▶ THE PROBLEM
Count the lines in the entries below that contain the string "facade". Case counts, so match capital and small letters exactly, and give only the number.

▶ DATA EXCERPTS
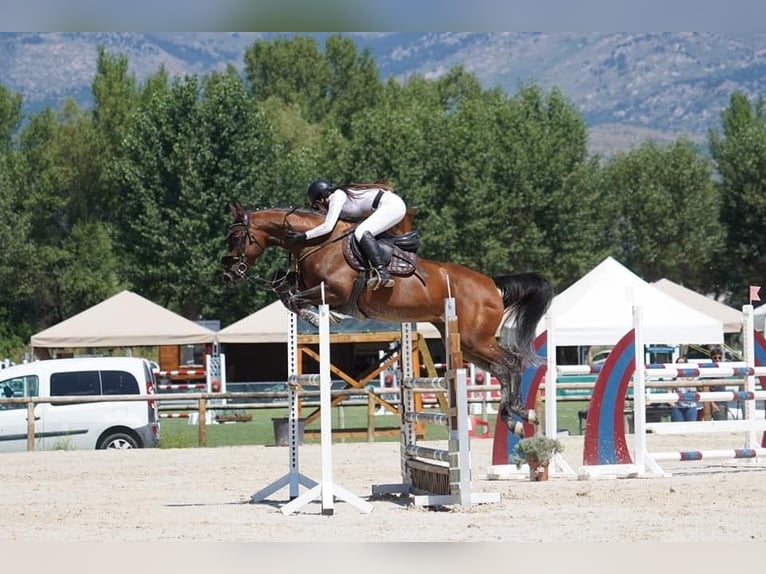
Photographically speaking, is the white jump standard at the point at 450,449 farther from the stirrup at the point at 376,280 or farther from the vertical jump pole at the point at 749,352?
the vertical jump pole at the point at 749,352

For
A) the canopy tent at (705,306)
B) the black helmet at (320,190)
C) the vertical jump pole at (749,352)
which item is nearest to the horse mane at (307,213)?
the black helmet at (320,190)

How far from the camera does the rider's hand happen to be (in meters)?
8.84

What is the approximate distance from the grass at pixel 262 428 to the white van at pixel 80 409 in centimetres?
62

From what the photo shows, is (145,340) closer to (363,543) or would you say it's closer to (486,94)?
(363,543)

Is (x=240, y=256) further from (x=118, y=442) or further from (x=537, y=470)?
(x=118, y=442)

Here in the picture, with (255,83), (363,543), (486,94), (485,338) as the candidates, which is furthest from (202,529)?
(255,83)

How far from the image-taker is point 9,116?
45.4 m

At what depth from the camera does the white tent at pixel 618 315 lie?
1833 centimetres

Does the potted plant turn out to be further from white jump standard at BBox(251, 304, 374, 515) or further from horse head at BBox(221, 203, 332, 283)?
horse head at BBox(221, 203, 332, 283)

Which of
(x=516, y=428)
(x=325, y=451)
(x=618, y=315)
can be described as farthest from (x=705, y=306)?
Result: (x=325, y=451)

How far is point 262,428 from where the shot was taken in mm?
20484

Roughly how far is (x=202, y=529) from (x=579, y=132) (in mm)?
35656

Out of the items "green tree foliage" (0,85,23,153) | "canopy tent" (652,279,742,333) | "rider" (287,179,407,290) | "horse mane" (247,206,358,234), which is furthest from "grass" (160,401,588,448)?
"green tree foliage" (0,85,23,153)

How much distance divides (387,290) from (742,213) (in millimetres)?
35314
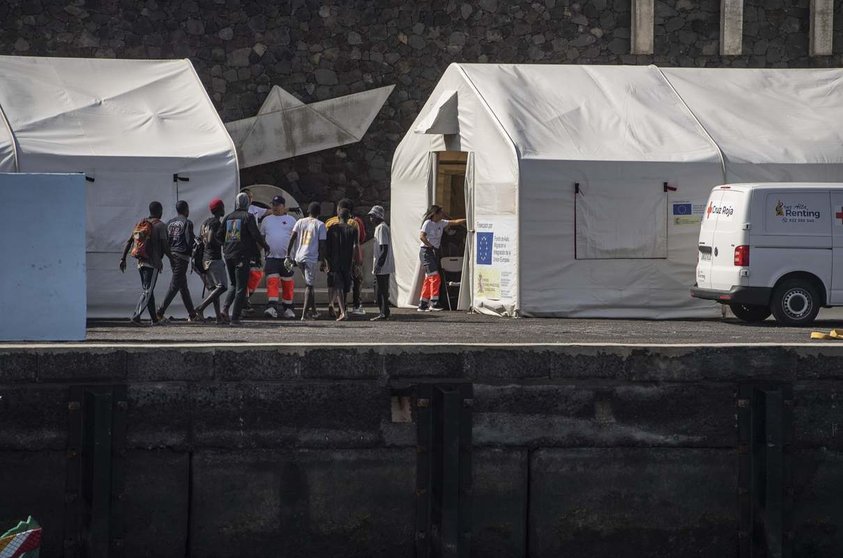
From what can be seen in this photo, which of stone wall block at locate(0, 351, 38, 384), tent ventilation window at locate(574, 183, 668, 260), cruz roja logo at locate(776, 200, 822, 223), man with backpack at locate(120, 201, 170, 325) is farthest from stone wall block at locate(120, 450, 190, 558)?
tent ventilation window at locate(574, 183, 668, 260)

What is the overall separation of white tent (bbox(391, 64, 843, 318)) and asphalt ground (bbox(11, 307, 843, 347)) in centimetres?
55

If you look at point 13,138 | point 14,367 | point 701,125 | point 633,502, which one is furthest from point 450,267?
point 14,367

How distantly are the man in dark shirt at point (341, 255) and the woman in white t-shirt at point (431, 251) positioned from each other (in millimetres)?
1945

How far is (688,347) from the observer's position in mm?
8789

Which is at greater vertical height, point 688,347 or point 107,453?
point 688,347

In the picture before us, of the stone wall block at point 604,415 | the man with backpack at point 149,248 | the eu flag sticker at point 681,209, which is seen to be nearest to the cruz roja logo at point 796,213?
the eu flag sticker at point 681,209

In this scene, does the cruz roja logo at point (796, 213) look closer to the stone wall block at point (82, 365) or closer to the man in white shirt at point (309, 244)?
the man in white shirt at point (309, 244)

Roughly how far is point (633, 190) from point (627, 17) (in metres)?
6.89

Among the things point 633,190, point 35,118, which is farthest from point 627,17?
point 35,118

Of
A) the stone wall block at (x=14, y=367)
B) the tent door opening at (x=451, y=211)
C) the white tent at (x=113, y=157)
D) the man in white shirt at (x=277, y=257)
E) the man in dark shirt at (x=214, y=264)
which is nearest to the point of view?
the stone wall block at (x=14, y=367)

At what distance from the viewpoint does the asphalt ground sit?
1424cm

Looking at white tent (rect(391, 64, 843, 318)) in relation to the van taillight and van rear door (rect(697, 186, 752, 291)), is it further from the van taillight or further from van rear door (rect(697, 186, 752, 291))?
the van taillight

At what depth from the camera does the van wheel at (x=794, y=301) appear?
56.6ft

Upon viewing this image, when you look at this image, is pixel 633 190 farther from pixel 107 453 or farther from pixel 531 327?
pixel 107 453
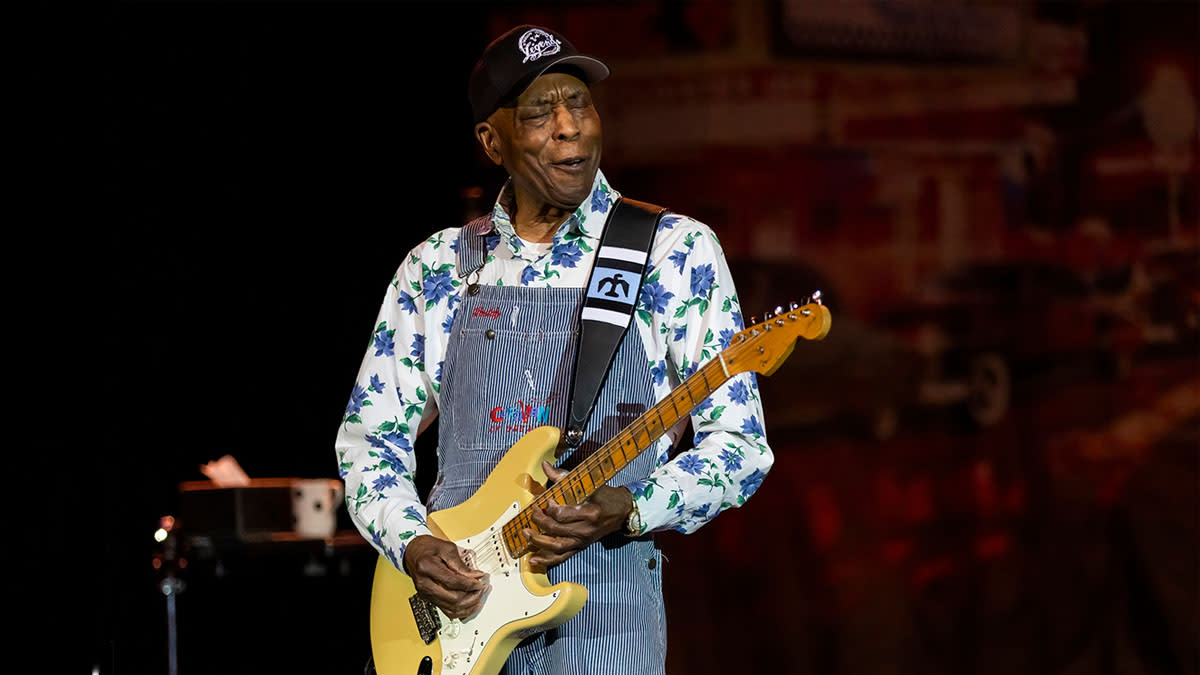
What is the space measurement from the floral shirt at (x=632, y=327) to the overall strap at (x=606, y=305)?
3 cm

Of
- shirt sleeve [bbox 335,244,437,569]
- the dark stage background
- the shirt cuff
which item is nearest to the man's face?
shirt sleeve [bbox 335,244,437,569]

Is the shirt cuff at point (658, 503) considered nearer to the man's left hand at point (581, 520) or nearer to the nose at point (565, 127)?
the man's left hand at point (581, 520)

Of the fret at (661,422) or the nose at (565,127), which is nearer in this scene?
the fret at (661,422)

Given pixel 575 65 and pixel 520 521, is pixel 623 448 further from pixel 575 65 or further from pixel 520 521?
pixel 575 65

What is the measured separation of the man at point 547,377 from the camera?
264cm

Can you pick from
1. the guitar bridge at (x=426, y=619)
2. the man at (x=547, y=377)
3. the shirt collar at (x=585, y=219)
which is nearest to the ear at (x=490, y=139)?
the man at (x=547, y=377)

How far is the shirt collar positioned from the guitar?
464mm

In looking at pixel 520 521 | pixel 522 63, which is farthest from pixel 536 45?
pixel 520 521

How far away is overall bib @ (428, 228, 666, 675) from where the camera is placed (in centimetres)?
267

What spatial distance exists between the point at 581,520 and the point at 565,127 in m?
0.87

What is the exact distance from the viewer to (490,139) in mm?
3037

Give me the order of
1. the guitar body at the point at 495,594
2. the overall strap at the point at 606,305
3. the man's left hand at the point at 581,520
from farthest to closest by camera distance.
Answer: the overall strap at the point at 606,305, the guitar body at the point at 495,594, the man's left hand at the point at 581,520

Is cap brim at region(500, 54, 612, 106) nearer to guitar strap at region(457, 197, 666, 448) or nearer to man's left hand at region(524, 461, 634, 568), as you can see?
guitar strap at region(457, 197, 666, 448)

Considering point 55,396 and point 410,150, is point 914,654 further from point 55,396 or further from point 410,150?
point 55,396
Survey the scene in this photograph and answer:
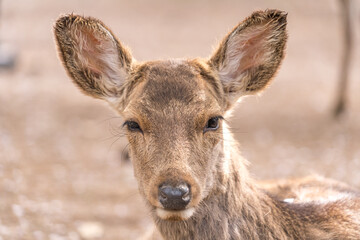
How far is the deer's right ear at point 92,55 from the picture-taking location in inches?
158

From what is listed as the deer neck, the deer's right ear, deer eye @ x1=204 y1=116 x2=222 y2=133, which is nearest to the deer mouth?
the deer neck

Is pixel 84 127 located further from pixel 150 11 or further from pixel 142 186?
pixel 150 11

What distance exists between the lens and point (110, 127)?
34.7ft

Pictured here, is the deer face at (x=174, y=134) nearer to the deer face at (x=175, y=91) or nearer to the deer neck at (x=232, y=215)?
the deer face at (x=175, y=91)

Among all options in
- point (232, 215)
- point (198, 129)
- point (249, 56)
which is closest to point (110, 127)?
point (249, 56)

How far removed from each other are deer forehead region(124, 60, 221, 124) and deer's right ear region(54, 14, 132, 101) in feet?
1.19

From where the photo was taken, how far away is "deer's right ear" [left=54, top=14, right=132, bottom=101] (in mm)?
4012

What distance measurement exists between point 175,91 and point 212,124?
0.34m

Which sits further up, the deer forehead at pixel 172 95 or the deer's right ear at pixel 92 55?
the deer's right ear at pixel 92 55

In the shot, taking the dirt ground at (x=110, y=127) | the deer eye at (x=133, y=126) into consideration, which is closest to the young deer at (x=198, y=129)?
the deer eye at (x=133, y=126)

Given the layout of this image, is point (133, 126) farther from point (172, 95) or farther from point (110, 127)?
point (110, 127)

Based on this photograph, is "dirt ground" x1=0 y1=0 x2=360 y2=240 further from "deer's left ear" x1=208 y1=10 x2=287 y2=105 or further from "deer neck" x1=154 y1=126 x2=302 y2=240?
"deer neck" x1=154 y1=126 x2=302 y2=240

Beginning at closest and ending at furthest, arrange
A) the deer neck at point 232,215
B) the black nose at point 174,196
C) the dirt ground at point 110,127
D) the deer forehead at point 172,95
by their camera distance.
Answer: the black nose at point 174,196 < the deer forehead at point 172,95 < the deer neck at point 232,215 < the dirt ground at point 110,127

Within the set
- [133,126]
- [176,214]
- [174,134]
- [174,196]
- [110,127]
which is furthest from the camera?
[110,127]
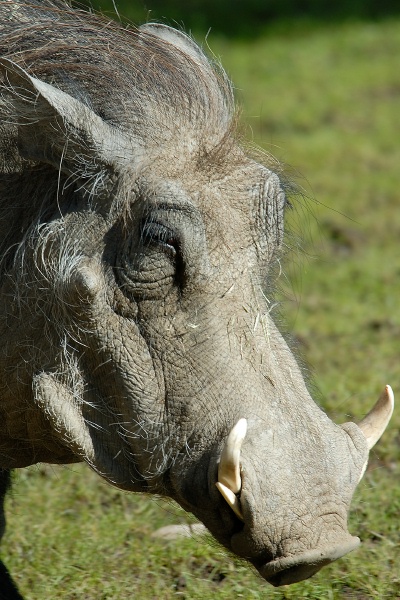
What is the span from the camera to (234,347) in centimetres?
279

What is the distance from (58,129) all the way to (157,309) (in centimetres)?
59

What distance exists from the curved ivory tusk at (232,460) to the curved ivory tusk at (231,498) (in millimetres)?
11

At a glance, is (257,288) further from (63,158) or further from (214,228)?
(63,158)

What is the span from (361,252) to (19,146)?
4.45 meters

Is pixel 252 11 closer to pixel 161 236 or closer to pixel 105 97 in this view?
pixel 105 97

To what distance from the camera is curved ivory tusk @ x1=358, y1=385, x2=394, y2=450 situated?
300 centimetres

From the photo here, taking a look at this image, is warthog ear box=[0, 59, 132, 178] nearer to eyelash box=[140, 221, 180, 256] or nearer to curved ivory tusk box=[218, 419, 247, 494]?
eyelash box=[140, 221, 180, 256]

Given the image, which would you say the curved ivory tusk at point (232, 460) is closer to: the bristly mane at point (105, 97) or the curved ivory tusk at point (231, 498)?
the curved ivory tusk at point (231, 498)

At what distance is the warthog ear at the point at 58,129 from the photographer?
2.87 m

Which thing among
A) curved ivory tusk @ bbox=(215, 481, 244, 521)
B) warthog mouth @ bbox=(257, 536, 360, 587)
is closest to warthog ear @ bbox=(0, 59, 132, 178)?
curved ivory tusk @ bbox=(215, 481, 244, 521)

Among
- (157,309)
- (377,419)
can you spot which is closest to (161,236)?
(157,309)

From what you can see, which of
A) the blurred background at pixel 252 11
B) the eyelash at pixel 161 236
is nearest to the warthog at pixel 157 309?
the eyelash at pixel 161 236

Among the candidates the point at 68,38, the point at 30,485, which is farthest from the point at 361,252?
the point at 68,38

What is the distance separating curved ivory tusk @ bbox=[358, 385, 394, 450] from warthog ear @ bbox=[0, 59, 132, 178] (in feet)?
3.39
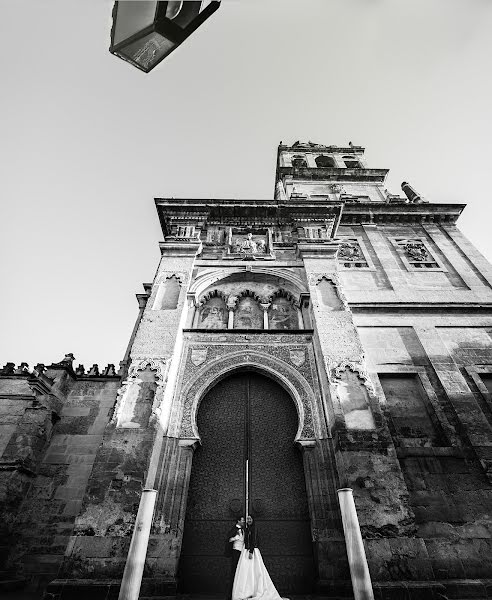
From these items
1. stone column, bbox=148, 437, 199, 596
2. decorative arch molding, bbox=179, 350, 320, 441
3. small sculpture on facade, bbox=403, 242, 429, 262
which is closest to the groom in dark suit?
stone column, bbox=148, 437, 199, 596

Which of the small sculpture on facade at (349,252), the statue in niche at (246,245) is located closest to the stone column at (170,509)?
the statue in niche at (246,245)

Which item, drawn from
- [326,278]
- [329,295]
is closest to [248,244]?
[326,278]

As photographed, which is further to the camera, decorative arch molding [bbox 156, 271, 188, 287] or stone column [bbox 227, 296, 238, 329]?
decorative arch molding [bbox 156, 271, 188, 287]

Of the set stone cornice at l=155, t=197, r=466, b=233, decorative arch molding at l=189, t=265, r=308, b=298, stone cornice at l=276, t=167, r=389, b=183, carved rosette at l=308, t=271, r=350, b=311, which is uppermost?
stone cornice at l=276, t=167, r=389, b=183

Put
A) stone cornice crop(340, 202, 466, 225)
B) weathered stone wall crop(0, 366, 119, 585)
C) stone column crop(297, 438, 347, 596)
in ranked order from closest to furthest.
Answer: stone column crop(297, 438, 347, 596)
weathered stone wall crop(0, 366, 119, 585)
stone cornice crop(340, 202, 466, 225)

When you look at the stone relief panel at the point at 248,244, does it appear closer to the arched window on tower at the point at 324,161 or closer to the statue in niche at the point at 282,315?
the statue in niche at the point at 282,315

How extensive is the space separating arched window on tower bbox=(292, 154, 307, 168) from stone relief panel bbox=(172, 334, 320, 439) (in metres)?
16.3

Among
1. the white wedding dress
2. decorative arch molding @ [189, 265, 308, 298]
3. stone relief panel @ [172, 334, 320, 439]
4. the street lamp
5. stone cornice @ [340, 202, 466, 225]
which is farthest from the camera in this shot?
stone cornice @ [340, 202, 466, 225]

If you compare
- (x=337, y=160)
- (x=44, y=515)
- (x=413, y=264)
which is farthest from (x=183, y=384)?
(x=337, y=160)

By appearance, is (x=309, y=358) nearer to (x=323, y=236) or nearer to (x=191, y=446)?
(x=191, y=446)

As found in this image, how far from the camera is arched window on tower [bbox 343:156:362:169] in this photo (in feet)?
73.8

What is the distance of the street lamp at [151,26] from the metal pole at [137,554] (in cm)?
572

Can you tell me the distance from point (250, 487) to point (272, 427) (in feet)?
4.57

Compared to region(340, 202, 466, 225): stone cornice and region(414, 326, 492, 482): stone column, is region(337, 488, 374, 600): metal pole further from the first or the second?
region(340, 202, 466, 225): stone cornice
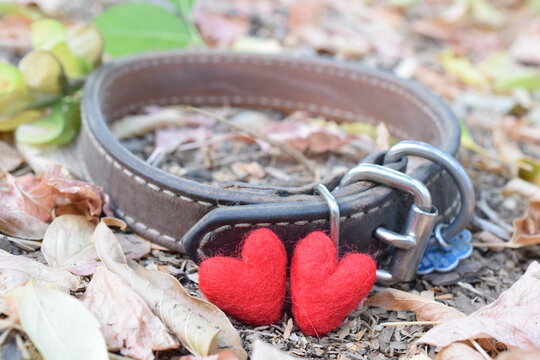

▶ OUTPUT OF THE EXERCISE
2